Before we dive into the technical details, let's take a moment to outline the features we aim to include in our todo list and the reasons behind them. Increaser is a productivity platform designed for remote workers, offering tools like a focus timer, habit tracker, time tracker, and scheduler. By adding a todo list feature, we're aiming to enhance its functionality, making Increaser a comprehensive productivity hub. However, designing an effective todo list comes with its own set of challenges. Instead of replicating the extensive features of established todo list apps like Todoist, our focus is on identifying and refining core features that cater to the majority of use-cases. This approach allows us to focus on delivering a todo list that is both practical and user-friendly, aligning with the overall mission of Increaser to enhance productivity.

Here's a concise overview of the planned features:

First, we have deadline categorization, where tasks are divided into four groups: today, tomorrow, this week, and next week. This approach strikes a balance between user needs and UI simplicity, avoiding the complexity of more intricate scheduling systems.

Next, there's efficient task addition. The "Add task" button under each deadline category allows for quick task entry. Users can add tasks sequentially by pressing the "Enter" key, facilitating rapid task addition without unnecessary clicks.

• **Recorded data**
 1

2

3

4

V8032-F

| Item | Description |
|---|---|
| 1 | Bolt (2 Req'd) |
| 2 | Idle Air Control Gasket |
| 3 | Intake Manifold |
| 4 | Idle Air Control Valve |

• **What to work on**
#1 Please list the tools that the Increaser todo list text says the platform already offers.
#2 Resume the Increaser todo list text after its final sentence.

• **Written answers**
#1 focus timer, habit tracker, time tracker, scheduler

#2
Then, we have flexible task management. The interface design enables easy reassignment of tasks between different time frames and prioritization within categories, enhancing organizational flexibility.

We also provide mobile accessibility to facilitate task management on-the-go.

Another feature is automatic task cleanup. Completed tasks are moved to a separate section and automatically removed at the beginning of the next week, maintaining a clean interface.

Finally, we have streamlined task editing. Users can simply click on a task to edit its name, minimizing the need for additional interactions.

The backend setup, being the simplest part of our implementation, uses DynamoDB at Increaser. We have a users table, where each user's data is stored in a single item. Inside this item, the tasks attribute contains the todo list data, organized as a record of tasks, each with a unique ID. Using a record structure instead of a list allows for direct updates to tasks by their ID, avoiding the need to iterate through a list.

The Task entity has the following structure:

  • startedAt: The timestamp of when the task was created.
  • id: A unique identifier for the task.
  • name: The name of the task.
  • completedAt: The timestamp of when the task was completed, or null if it's incomplete.
  • deadlineAt: The timestamp of the task's deadline.
  • order: The order of the task within its category.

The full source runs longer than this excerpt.